FENFLOSS - CFD on High performance computers

The Teraflop Project in cooperation with NEC and the HLRS

The numerical flow simulation software FENFLOSS (Finite Element based Numerical Flow Simulation System) is beeing developped at the IHS since the early 80s. It is used to compute laminar and turbulent, steady and unsteady incompressible flows. Complex geometries may be meshed easily with unstructured meshes due to the highly flexible Finite Element approach. Scale and mesh adaptive turbulence models enable it to reproduce unsteady turbulent flow behaviour and associated pressure fluctuations very accurately. An efficient algorithm is implemented to couple meshes of different discretisation, refined regions, and moving and steady parts, e.g. rotor-stator coupling. Furthermore, a special formulation of the Navier-Stokes Equations results in a better and more accurate solution for rotating geometries and frames. FENFLOSS is used to simulate any kind of incompressible flows, especially in hydraulic machinery.

 

Figure: Solution scheme in FENFLOSS.

 

An interface offers the opportunity to dynamically load libraries containing user defined subroutines. This enables communication with the visualisation software COVISE (HLRS) and to exchange data during the simulation run, in order to do an automatic visualisation of the time-step results. Furthermore, for flow-structure interaction simulations there is an adapter to the MpCCI (FhG SCAI) code coupling interface available as a shared object library. The parallelised (MPI) and vectorised linear solver, based on a Krylov Method (van der Vorst's BICGStab(2)), handles computations with some millions of nodes on clusters of different architecture. A special storage scheme (JAD) and optimised loops make it very efficient on state of the art high performance vector computers, e.g.

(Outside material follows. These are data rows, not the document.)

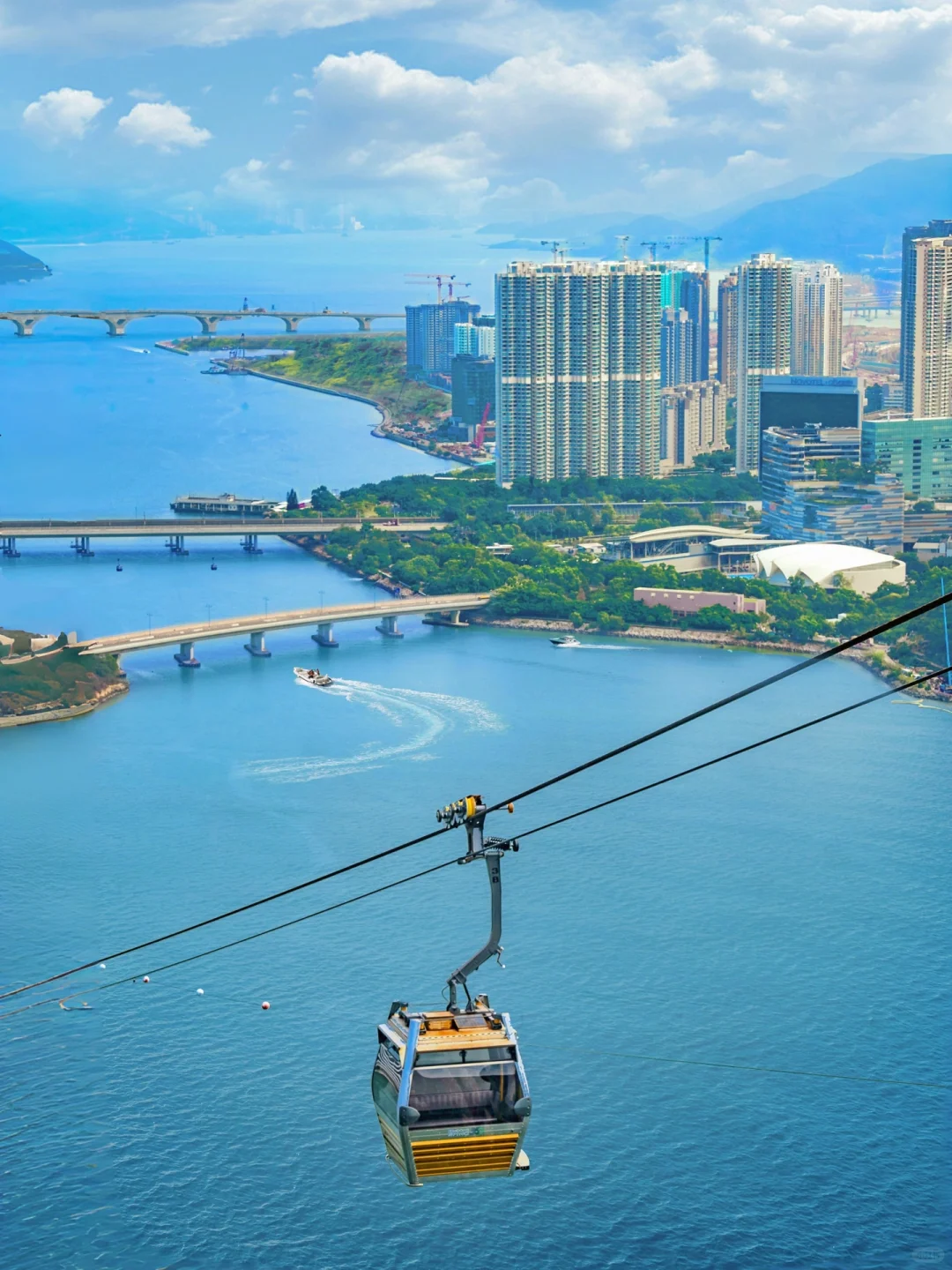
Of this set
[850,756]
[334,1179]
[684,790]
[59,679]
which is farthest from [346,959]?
[59,679]

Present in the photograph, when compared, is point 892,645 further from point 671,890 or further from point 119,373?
point 119,373

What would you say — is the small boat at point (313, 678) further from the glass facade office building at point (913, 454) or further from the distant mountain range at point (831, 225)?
the distant mountain range at point (831, 225)

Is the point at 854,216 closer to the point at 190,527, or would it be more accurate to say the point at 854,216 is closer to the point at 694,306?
the point at 694,306

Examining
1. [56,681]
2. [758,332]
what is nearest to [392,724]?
[56,681]

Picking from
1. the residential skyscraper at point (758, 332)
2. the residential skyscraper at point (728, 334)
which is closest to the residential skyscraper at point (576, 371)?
the residential skyscraper at point (758, 332)

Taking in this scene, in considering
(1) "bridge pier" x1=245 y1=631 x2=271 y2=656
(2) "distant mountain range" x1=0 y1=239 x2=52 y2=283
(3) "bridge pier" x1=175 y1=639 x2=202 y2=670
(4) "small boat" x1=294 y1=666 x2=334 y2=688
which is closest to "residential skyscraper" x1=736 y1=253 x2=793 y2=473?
(1) "bridge pier" x1=245 y1=631 x2=271 y2=656
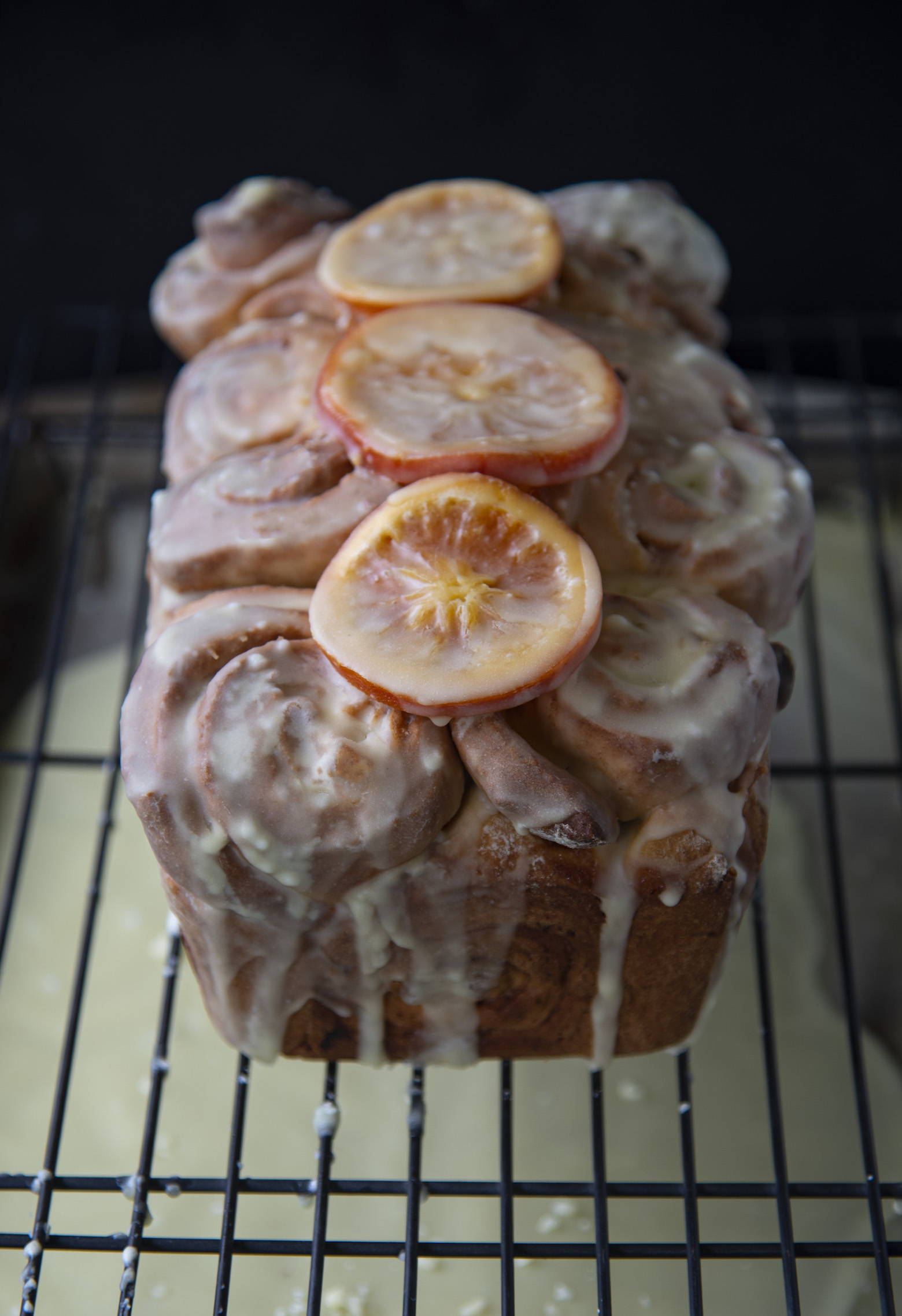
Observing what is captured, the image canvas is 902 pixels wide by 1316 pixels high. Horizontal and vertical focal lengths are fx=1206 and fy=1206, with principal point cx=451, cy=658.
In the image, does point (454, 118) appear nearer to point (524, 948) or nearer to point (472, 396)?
point (472, 396)

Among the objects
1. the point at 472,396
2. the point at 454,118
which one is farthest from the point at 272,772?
the point at 454,118

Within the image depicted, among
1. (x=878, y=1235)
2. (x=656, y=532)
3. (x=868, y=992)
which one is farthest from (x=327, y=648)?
(x=868, y=992)

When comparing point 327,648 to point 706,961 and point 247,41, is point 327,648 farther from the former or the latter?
point 247,41

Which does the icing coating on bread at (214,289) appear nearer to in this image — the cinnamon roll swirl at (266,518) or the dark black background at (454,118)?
the cinnamon roll swirl at (266,518)

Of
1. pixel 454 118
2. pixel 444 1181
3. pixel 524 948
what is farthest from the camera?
pixel 454 118

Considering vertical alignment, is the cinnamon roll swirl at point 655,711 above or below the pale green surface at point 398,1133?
above

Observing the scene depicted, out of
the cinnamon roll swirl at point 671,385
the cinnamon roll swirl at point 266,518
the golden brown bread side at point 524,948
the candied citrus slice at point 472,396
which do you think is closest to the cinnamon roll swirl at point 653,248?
the cinnamon roll swirl at point 671,385
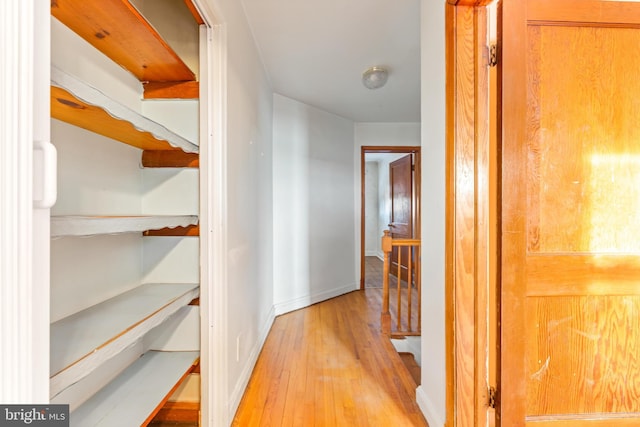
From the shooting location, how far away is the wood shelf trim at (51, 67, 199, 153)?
65cm


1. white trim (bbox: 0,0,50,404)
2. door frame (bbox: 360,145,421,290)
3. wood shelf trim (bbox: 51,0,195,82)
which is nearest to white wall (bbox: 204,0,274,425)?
wood shelf trim (bbox: 51,0,195,82)

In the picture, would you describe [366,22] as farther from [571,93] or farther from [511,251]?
[511,251]

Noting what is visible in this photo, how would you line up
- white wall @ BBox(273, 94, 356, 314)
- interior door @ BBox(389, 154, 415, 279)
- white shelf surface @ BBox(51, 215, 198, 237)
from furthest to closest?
interior door @ BBox(389, 154, 415, 279) < white wall @ BBox(273, 94, 356, 314) < white shelf surface @ BBox(51, 215, 198, 237)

NEC SX-8.

 

Figure: Left: Speed-up on NEC SX-8 with different meshes. Right: Advantage with SMP on large grids

Further optimisation in cooperation with NEC yield a vector performace of almost 35% of the peak performance, i.e. 16 GFlop/s per vector CPU. Increasing the number of processors yields in higher communication effort and decreasing vecor length. This results in a lower performance. Using shared memory parallelisation (SMP) will produce relief.